Requirement: How many lines of the entries hold the string "United"? Reply with the number alone.

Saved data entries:
##########

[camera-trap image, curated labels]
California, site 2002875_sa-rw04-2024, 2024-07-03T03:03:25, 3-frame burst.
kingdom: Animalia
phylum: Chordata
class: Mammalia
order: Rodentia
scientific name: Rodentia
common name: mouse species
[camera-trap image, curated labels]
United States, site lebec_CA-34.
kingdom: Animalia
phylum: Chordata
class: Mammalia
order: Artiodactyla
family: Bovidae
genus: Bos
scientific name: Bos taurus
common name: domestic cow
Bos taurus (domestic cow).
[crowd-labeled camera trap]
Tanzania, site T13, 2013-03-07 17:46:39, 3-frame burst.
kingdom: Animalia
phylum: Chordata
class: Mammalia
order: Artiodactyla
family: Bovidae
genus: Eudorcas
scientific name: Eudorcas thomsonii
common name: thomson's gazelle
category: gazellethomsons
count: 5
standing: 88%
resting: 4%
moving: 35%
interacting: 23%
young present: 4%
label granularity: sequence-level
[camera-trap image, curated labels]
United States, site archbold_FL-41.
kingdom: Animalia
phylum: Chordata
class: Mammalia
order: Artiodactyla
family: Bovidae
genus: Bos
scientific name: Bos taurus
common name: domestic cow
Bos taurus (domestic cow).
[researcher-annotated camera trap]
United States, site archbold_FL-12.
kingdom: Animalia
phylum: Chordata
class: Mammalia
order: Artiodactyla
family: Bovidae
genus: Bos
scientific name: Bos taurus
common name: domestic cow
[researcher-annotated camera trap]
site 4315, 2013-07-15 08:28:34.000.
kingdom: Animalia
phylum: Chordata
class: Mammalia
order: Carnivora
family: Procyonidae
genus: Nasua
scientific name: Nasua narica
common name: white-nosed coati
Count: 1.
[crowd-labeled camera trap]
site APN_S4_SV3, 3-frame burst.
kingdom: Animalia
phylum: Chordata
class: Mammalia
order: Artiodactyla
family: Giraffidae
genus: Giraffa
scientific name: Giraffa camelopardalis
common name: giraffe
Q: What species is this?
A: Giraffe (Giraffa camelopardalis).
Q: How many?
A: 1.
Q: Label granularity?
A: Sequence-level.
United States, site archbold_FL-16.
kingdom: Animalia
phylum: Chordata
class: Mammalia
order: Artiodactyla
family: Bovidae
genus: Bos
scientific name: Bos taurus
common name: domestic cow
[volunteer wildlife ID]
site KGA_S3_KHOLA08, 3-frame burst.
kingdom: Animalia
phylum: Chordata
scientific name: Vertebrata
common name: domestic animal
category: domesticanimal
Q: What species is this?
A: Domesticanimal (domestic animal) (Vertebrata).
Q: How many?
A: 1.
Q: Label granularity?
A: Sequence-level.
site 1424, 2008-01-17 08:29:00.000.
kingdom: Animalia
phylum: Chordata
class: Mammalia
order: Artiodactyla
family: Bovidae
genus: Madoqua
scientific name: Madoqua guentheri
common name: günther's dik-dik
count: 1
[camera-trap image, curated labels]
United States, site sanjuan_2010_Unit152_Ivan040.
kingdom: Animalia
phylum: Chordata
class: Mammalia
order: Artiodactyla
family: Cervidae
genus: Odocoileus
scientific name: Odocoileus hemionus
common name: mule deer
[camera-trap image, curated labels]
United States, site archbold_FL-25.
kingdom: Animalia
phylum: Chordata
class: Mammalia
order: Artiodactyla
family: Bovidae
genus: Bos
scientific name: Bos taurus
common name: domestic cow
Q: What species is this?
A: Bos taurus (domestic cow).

##########

Answer: 6